Let’s inspect the first 10 articles to verify that we have succeeded in obtaining the data. Note that we’re applying cols (Janssens 2014 b) and cut (Ihnat, MacKenzie, and Meyering 2012) to the date column in order to leave out the time and timezone information in the table:

$ < fashion.csv cols -c date cut -dT -f1 | head | csvlook
|-------------+------------+-----------------------------------------|
|  date       | type       | title                                   |
|-------------+------------+-----------------------------------------|
|  2009-02-15 | multimedia | Michael Kors                            |
|  2009-02-20 | multimedia | Recap: Fall Fashion Week, New York      |
|  2009-09-17 | multimedia | UrbanEye: Backstage at Marc Jacobs      |
|  2009-02-16 | multimedia | Bill Cunningham on N.Y. Fashion Week    |
|  2009-02-12 | multimedia | Alexander Wang                          |
|  2009-09-17 | multimedia | Fashion Week Spring 2010                |
|  2009-09-11 | multimedia | Of Color | Diversity Beyond the Runway  |
|  2009-09-14 | multimedia | A Designer Reinvents Himself            |
|  2009-09-12 | multimedia | On the Street | Catwalk                 |
|-------------+------------+-----------------------------------------|

That seems to have worked! In order to gain any insight, we’d better visualize the data. Figure 1.3 contains a line graph created with R (R Foundation for Statistical Computing 2014), Rio (Janssens 2014 e), and ggplot2 (Wickham 2009).

$ < fashion.csv Rio -ge 'g + geom_freqpoly(aes(as.Date(date), color=type), '\
> 'binwidth=7) + scale_x_date() + labs(x="date", title="Coverage of New York'\
> ' Fashion Week in New York Times")' | display

Figure 1.3: Coverage of New York Fashion Week in the New York Times

By looking at the line graph we can infer that New York Fashion Week happens two times per year. And now we know when: once in February and once in September.
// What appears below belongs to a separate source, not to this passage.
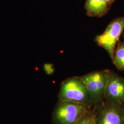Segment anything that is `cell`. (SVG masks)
<instances>
[{"label":"cell","instance_id":"52a82bcc","mask_svg":"<svg viewBox=\"0 0 124 124\" xmlns=\"http://www.w3.org/2000/svg\"><path fill=\"white\" fill-rule=\"evenodd\" d=\"M85 8L89 17L101 18L108 13L110 6L105 0H86Z\"/></svg>","mask_w":124,"mask_h":124},{"label":"cell","instance_id":"7c38bea8","mask_svg":"<svg viewBox=\"0 0 124 124\" xmlns=\"http://www.w3.org/2000/svg\"><path fill=\"white\" fill-rule=\"evenodd\" d=\"M122 36H123V39H124V30L123 32V33H122Z\"/></svg>","mask_w":124,"mask_h":124},{"label":"cell","instance_id":"7a4b0ae2","mask_svg":"<svg viewBox=\"0 0 124 124\" xmlns=\"http://www.w3.org/2000/svg\"><path fill=\"white\" fill-rule=\"evenodd\" d=\"M92 108L79 103L58 100L52 114V123L76 124Z\"/></svg>","mask_w":124,"mask_h":124},{"label":"cell","instance_id":"9c48e42d","mask_svg":"<svg viewBox=\"0 0 124 124\" xmlns=\"http://www.w3.org/2000/svg\"><path fill=\"white\" fill-rule=\"evenodd\" d=\"M95 115L96 108L94 107L76 124H96Z\"/></svg>","mask_w":124,"mask_h":124},{"label":"cell","instance_id":"3957f363","mask_svg":"<svg viewBox=\"0 0 124 124\" xmlns=\"http://www.w3.org/2000/svg\"><path fill=\"white\" fill-rule=\"evenodd\" d=\"M109 70L95 71L81 77L93 98V107L99 106L105 101V91Z\"/></svg>","mask_w":124,"mask_h":124},{"label":"cell","instance_id":"8992f818","mask_svg":"<svg viewBox=\"0 0 124 124\" xmlns=\"http://www.w3.org/2000/svg\"><path fill=\"white\" fill-rule=\"evenodd\" d=\"M105 101L117 104L124 103V79L112 70L108 75Z\"/></svg>","mask_w":124,"mask_h":124},{"label":"cell","instance_id":"277c9868","mask_svg":"<svg viewBox=\"0 0 124 124\" xmlns=\"http://www.w3.org/2000/svg\"><path fill=\"white\" fill-rule=\"evenodd\" d=\"M124 30V17L117 18L108 25L103 33L97 36L95 41L99 46L106 51L112 59L116 44Z\"/></svg>","mask_w":124,"mask_h":124},{"label":"cell","instance_id":"4fadbf2b","mask_svg":"<svg viewBox=\"0 0 124 124\" xmlns=\"http://www.w3.org/2000/svg\"><path fill=\"white\" fill-rule=\"evenodd\" d=\"M123 108H124V103L123 104Z\"/></svg>","mask_w":124,"mask_h":124},{"label":"cell","instance_id":"30bf717a","mask_svg":"<svg viewBox=\"0 0 124 124\" xmlns=\"http://www.w3.org/2000/svg\"><path fill=\"white\" fill-rule=\"evenodd\" d=\"M44 69L45 71L48 74V75H51L54 72V68L53 65L50 63H46L45 64L44 66Z\"/></svg>","mask_w":124,"mask_h":124},{"label":"cell","instance_id":"6da1fadb","mask_svg":"<svg viewBox=\"0 0 124 124\" xmlns=\"http://www.w3.org/2000/svg\"><path fill=\"white\" fill-rule=\"evenodd\" d=\"M58 98L60 101L75 102L93 107V98L80 76H75L63 80Z\"/></svg>","mask_w":124,"mask_h":124},{"label":"cell","instance_id":"ba28073f","mask_svg":"<svg viewBox=\"0 0 124 124\" xmlns=\"http://www.w3.org/2000/svg\"><path fill=\"white\" fill-rule=\"evenodd\" d=\"M112 60L118 70L124 71V42L119 41L117 43Z\"/></svg>","mask_w":124,"mask_h":124},{"label":"cell","instance_id":"8fae6325","mask_svg":"<svg viewBox=\"0 0 124 124\" xmlns=\"http://www.w3.org/2000/svg\"><path fill=\"white\" fill-rule=\"evenodd\" d=\"M105 0L107 2V3L109 5V6L111 7L112 4L114 3V2L115 1V0Z\"/></svg>","mask_w":124,"mask_h":124},{"label":"cell","instance_id":"5b68a950","mask_svg":"<svg viewBox=\"0 0 124 124\" xmlns=\"http://www.w3.org/2000/svg\"><path fill=\"white\" fill-rule=\"evenodd\" d=\"M96 124H124L123 104H117L105 101L96 107Z\"/></svg>","mask_w":124,"mask_h":124}]
</instances>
Let’s hope that it’s going to be the same this year so that we can prepare ourselves! In any case, we hope that with this example, we’ve shown that The New York Times API is an interesting source of data. More importantly, we hope that we’ve convinced you that the command line can be a very powerful approach for doing data science.

In this section we’ve peeked at some important concepts and some exciting command-line tools. Don’t worry if some things don’t make sense yet. Most of the concepts will be discussed in Chapter 2, and in the subsequent chapters we’ll go into more detail for all the command-line tools used in this section.